Disclaimer. Statements in this article have not been evaluated by the Food and Drug Administration. This compound is not intended to diagnose, treat, cure, or prevent any disease. Sparta Labs sells research-use-only materials. Content is provided for educational and informational purposes only and does not constitute medical advice. Consult a qualified medical professional for any health concerns.

Frequently asked questions

  • What are the origins of retatrutide's three receptor targets?

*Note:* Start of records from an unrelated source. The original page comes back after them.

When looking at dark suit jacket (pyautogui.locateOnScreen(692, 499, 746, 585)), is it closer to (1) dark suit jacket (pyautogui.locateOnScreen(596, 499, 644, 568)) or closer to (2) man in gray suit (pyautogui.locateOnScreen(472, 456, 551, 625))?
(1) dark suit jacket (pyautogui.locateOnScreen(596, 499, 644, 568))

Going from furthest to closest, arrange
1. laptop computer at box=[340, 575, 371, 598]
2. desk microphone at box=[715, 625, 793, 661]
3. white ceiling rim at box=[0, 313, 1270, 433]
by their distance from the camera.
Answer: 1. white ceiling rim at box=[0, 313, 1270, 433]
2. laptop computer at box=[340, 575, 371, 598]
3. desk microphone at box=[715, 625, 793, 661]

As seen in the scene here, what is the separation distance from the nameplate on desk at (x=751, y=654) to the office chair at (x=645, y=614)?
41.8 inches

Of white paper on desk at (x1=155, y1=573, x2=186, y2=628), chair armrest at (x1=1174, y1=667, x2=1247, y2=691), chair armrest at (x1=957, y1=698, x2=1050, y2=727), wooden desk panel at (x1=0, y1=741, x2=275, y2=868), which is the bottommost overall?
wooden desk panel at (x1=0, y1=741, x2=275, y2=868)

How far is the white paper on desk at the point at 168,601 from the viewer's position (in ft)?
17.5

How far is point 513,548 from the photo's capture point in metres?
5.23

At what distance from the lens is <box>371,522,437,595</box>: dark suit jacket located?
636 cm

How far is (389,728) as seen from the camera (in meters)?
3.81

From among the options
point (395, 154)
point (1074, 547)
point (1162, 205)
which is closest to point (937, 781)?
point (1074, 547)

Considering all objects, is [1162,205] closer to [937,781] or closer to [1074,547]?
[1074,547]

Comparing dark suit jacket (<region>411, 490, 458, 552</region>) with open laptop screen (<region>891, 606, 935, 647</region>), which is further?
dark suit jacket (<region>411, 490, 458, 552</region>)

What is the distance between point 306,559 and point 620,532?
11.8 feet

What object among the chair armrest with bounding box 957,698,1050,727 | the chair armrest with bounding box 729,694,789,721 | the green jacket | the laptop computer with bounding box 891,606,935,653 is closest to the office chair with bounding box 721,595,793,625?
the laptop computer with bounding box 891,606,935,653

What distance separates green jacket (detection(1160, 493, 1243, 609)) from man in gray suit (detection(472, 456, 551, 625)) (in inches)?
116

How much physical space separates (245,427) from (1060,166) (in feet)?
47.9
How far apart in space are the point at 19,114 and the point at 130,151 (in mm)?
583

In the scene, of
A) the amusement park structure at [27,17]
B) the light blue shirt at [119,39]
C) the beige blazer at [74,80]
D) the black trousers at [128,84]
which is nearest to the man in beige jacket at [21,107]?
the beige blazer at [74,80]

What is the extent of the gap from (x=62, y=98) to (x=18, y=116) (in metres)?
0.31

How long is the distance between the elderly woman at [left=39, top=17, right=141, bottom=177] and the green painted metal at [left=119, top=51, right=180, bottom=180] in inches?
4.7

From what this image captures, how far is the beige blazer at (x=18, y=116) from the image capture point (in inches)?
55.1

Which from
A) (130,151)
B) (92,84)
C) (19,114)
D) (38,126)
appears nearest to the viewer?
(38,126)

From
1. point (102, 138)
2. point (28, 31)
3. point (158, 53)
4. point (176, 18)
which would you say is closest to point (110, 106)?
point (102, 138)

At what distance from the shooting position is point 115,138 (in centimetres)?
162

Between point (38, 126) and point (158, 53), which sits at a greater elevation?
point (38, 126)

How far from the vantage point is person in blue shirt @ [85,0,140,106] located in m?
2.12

    Retatrutide engages the glucagon, GIP, and GLP-1 receptors, three targets discovered across separate timelines. Glucagon was crystallized as a distinct polypeptide in 1955, GIP was characterized as an incretin hormone in the early 1970s, and GLP-1 was defined through proglucagon gene studies in the 1980s. Retatrutide's design brings all three receptor pharmacologies into a single peptide.

  • How did the triple-agonist concept behind retatrutide develop?

    The concept grew out of unimolecular co-agonist chemistry published in the early 2010s. Researchers first reported a single peptide combining GIP and GLP-1 receptor activity, then extended it to a triple agonist adding glucagon receptor activity. Eli Lilly's dual GIP/GLP-1 agonist tirzepatide provided the validated scaffold onto which glucagon receptor activity was added to yield LY3437943.

  • When did retatrutide enter the clinical literature?

    LY3437943 first appeared in the peer-reviewed clinical record in 2022, with a phase 1b multiple-ascending-dose trial in adults with type 2 diabetes published in The Lancet. Phase 2 trial reports followed in the New England Journal of Medicine and The Lancet in 2023, and a phase 2a MASLD trial appeared in Nature Medicine in 2024.

  • Is retatrutide an approved drug?

    No. As of this writing retatrutide remains an investigational compound and has not received FDA approval or approval from any comparable authority for any therapeutic indication. Its safety and efficacy in humans are still under study in ongoing controlled clinical trials.